*PASSAGE À EXAMINER*
+ + +
Bong Joon-ho livre un véritable constat sociologique de la société coréenne, et ce de façon aussi engagée que virtuose, ainsi que jouant sur les genres. Le film change de registre constamment, mais de façon très naturelle et cohérente par rapport à son propos, et c'est pour le grand plaisir de nous autres, spectateurs, autant amusés qu'horrifiés par ce qu'on nous donne à voir. La fracture sociale dépeinte par Bong Joon-ho dépasse les frontières de sa péninsule d'origine, les rapports de classes décrits sont universels dans la société capitaliste actuelle.


La métaphore des insectes est abordée de façon intelligente et sans forcer. On comprend que le parasite éponyme du film sert à illustrer les rapports humains, dans lesquels on considère l'autre comme étranger à soi, à ses intérêts, et donc, à éliminer (aliénation de l'espèce humaine, de Marx: les hommes dans la société capitaliste sont aliénés les uns des autres, ils ne se voient que comme rivaux ou obstacles à leur liberté). La famille Ki peut être vue comme de la vermine pour l'opulente famille Park, comme des parasites (image de Ki-taek, le père, rampant sur le sol dans le noir pour échapper au regard du couple Park; essaye de faire plus insecte que ça!). Le propos du film, entre autres, c'est que la classe inférieure est réduite à des insectes, à des nuisibles pour la classe supérieure. La famille Ki se comporte en effet comme des insectes, en s'invitant (ou s'immisçant plutôt!) chez les riches ils vont essayer de renverser l'ordre social établi, motivés par la rancœur et le sentiment d'injustice, qu'ils vont transformer en énergie furieuse et vitale (leurs vies en dépendent)!
+ + +
*LISTE DES ACTIVITÉS*
1) Répondez à ces questions d'après la critique :
(a) Comment la critique qualifie-t-elle les rapports de classes décrits par Bong Joon-ho ?
(b) Quel penseur est cité à propos de l'aliénation de l'espèce humaine ?
(c) Quel est le prénom du père de la famille Ki ?
2) Recopiez fidèlement le passage de la critique compris entre « Bong Joon-ho livre » et « société capitaliste actuelle. », bornes incluses.
Le matériel qui suit n'a aucun rapport avec la critique.

*INFORMATIONS FOURNIES*
+ + +
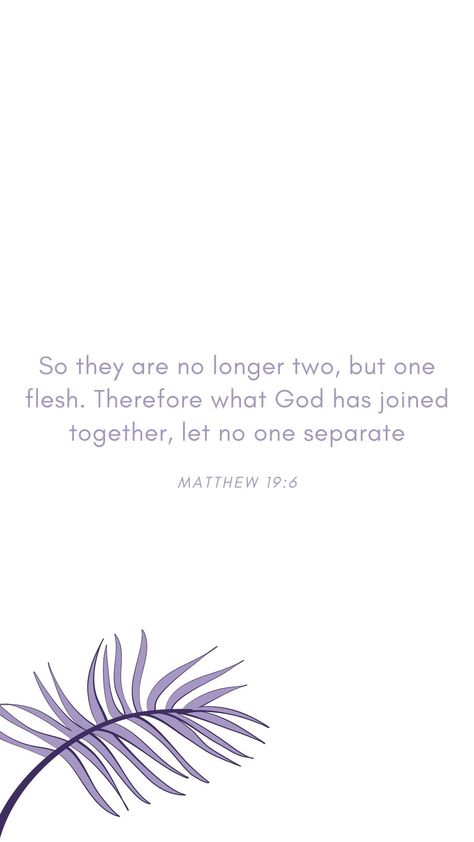 bible verse wallpaper; matthew 19:6 Matthew 19 6 Marriage, Mathew Bible Verse, Matthew 19:6 Tattoo, Matthew Bible Verses, Matthew 19 26 Wallpaper, Plain White Wallpaper, Matthew Bible Quotes, Matthew Verses, Matthew 19 6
+ + +
*RÉSULTATS ATTENDUS*
1)
(a) Ils sont universels dans la société capitaliste actuelle.
(b) Marx.
(c) Ki-taek.

2)
Bong Joon-ho livre un véritable constat sociologique de la société coréenne, et ce de façon aussi engagée que virtuose, ainsi que jouant sur les genres. Le film change de registre constamment, mais de façon très naturelle et cohérente par rapport à son propos, et c'est pour le grand plaisir de nous autres, spectateurs, autant amusés qu'horrifiés par ce qu'on nous donne à voir. La fracture sociale dépeinte par Bong Joon-ho dépasse les frontières de sa péninsule d'origine, les rapports de classes décrits sont universels dans la société capitaliste actuelle.